* Start Entries supplied *

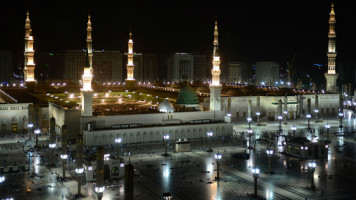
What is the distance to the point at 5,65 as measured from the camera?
11975 cm

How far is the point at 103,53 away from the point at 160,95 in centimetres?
7277

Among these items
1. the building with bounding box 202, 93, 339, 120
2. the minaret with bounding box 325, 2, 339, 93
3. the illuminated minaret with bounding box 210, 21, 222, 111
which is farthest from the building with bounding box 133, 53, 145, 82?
the illuminated minaret with bounding box 210, 21, 222, 111

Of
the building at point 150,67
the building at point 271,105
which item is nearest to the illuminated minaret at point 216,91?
the building at point 271,105

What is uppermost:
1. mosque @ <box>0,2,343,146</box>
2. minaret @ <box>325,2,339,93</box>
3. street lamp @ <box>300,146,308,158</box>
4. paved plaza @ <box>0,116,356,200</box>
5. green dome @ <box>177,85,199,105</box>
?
minaret @ <box>325,2,339,93</box>

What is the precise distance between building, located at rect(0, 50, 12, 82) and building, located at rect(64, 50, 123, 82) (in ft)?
54.4

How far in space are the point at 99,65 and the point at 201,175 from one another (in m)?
108

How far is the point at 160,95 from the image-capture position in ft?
A: 220

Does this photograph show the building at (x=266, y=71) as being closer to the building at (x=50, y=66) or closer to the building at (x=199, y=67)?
the building at (x=199, y=67)

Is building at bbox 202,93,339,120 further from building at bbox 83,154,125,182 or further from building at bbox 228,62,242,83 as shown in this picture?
building at bbox 228,62,242,83

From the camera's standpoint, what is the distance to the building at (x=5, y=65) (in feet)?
390

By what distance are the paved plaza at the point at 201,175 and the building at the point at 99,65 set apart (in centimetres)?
9050

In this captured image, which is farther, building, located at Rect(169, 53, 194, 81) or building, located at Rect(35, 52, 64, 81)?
building, located at Rect(169, 53, 194, 81)

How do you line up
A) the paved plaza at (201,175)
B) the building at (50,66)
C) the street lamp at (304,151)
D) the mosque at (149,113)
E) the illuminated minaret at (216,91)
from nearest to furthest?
1. the paved plaza at (201,175)
2. the street lamp at (304,151)
3. the mosque at (149,113)
4. the illuminated minaret at (216,91)
5. the building at (50,66)

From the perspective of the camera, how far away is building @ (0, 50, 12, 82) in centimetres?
11875
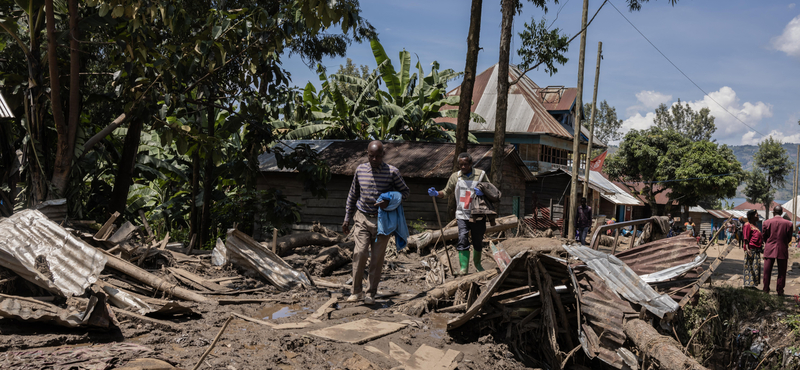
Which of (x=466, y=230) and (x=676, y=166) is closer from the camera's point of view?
(x=466, y=230)

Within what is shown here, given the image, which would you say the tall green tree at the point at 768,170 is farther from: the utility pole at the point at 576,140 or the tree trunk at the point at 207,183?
the tree trunk at the point at 207,183

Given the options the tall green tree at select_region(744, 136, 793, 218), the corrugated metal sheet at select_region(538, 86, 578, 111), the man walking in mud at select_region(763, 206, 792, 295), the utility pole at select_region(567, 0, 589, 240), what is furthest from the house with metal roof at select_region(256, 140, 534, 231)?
the tall green tree at select_region(744, 136, 793, 218)

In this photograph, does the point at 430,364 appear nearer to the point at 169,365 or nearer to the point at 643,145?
the point at 169,365

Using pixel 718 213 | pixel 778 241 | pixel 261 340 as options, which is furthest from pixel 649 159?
pixel 261 340

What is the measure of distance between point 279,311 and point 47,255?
2.36 metres

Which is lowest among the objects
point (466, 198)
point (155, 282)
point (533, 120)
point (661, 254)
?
point (155, 282)

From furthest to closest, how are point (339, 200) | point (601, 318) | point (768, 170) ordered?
point (768, 170)
point (339, 200)
point (601, 318)

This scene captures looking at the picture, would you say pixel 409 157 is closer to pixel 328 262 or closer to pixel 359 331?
pixel 328 262

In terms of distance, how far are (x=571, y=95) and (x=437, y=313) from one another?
29.2 m

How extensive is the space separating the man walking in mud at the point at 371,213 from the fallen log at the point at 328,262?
5.91ft

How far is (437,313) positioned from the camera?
5.94 meters

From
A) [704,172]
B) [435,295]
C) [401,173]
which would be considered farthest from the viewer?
[704,172]

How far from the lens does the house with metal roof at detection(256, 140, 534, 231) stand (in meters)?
13.7

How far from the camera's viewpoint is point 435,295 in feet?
20.1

* End Entries supplied *

Given task: Please rewrite all of the rows above with every "centimetres" changed to "centimeters" and nothing else altered. Leave the pictures out.

Solution to the problem:
What is the distance to the point at 5,65 as measured from the camera?
11975 cm

How far is the point at 103,53 away from the point at 160,95 in centimeters?
7277

Among these items
1. the building with bounding box 202, 93, 339, 120
2. the minaret with bounding box 325, 2, 339, 93
3. the illuminated minaret with bounding box 210, 21, 222, 111
which is farthest from the building with bounding box 133, 53, 145, 82?
the illuminated minaret with bounding box 210, 21, 222, 111

Of
the building at point 150,67
the building at point 271,105
which item is nearest to the illuminated minaret at point 216,91?
the building at point 271,105

What is uppermost:
1. mosque @ <box>0,2,343,146</box>
2. minaret @ <box>325,2,339,93</box>
3. street lamp @ <box>300,146,308,158</box>
4. paved plaza @ <box>0,116,356,200</box>
5. green dome @ <box>177,85,199,105</box>
?
minaret @ <box>325,2,339,93</box>

What is the precise distance between building, located at rect(0, 50, 12, 82) and building, located at rect(64, 50, 123, 82) (in ft)?
54.4

How far in space are the point at 99,65 and the point at 201,175 from one another (in m)?
108

How far is the point at 160,95 from the image-capture position in ft?
A: 220

Does this photograph show the building at (x=266, y=71) as being closer to the building at (x=50, y=66) or closer to the building at (x=199, y=67)?
the building at (x=199, y=67)

Is building at bbox 202,93,339,120 further from building at bbox 83,154,125,182 or further from building at bbox 228,62,242,83 as shown in this picture?
building at bbox 228,62,242,83

From the camera's standpoint, what is the distance to the building at (x=5, y=65) (in feet)?
390

By what distance are the paved plaza at the point at 201,175 and the building at the point at 99,65 set apart (in centimeters)?
9050

In this captured image, which is farther, building, located at Rect(169, 53, 194, 81) or building, located at Rect(35, 52, 64, 81)?
building, located at Rect(169, 53, 194, 81)

How do you line up
A) the paved plaza at (201,175)
B) the building at (50,66)
C) the street lamp at (304,151)
D) the mosque at (149,113)
E) the illuminated minaret at (216,91)
from nearest to furthest?
1. the paved plaza at (201,175)
2. the street lamp at (304,151)
3. the mosque at (149,113)
4. the illuminated minaret at (216,91)
5. the building at (50,66)

From the perspective of the camera, how far away is building @ (0, 50, 12, 82) in centimeters?
11875
Which of (x=466, y=230) and (x=676, y=166) is closer from the camera's point of view?
(x=466, y=230)

Within what is shown here, given the image, which would you say the tall green tree at the point at 768,170 is farther from: the utility pole at the point at 576,140 or the tree trunk at the point at 207,183?
the tree trunk at the point at 207,183

Given the options the tall green tree at select_region(744, 136, 793, 218), the corrugated metal sheet at select_region(538, 86, 578, 111), the man walking in mud at select_region(763, 206, 792, 295), the utility pole at select_region(567, 0, 589, 240), what is furthest from the house with metal roof at select_region(256, 140, 534, 231)?
the tall green tree at select_region(744, 136, 793, 218)

In this photograph, does the point at 430,364 appear nearer to the point at 169,365 or nearer to the point at 643,145?
the point at 169,365

Using pixel 718 213 | pixel 778 241 | pixel 261 340 as options, which is furthest from pixel 649 159?
pixel 261 340

What is the measure of distance between point 279,311 and point 47,255?
2.36 metres

Which is lowest among the objects
point (466, 198)
point (155, 282)
point (533, 120)
point (661, 254)
?
point (155, 282)

From furthest to closest, how are point (339, 200) | point (601, 318) | point (768, 170) ordered?
point (768, 170)
point (339, 200)
point (601, 318)

This scene captures looking at the picture, would you say pixel 409 157 is closer to pixel 328 262 or closer to pixel 359 331?
pixel 328 262

In terms of distance, how far are (x=571, y=95) and (x=437, y=313) from one another?
29.2 m

How extensive is the space separating the man walking in mud at the point at 371,213 from the fallen log at the point at 328,262?
5.91ft

How far is (437,313) positioned from the camera?
5.94 meters

From
A) [704,172]
B) [435,295]
C) [401,173]
which would be considered farthest from the viewer?
[704,172]

How far from the lens does the house with metal roof at detection(256, 140, 534, 231) stand (in meters)?
13.7

How far from the camera's viewpoint is point 435,295 in feet?
20.1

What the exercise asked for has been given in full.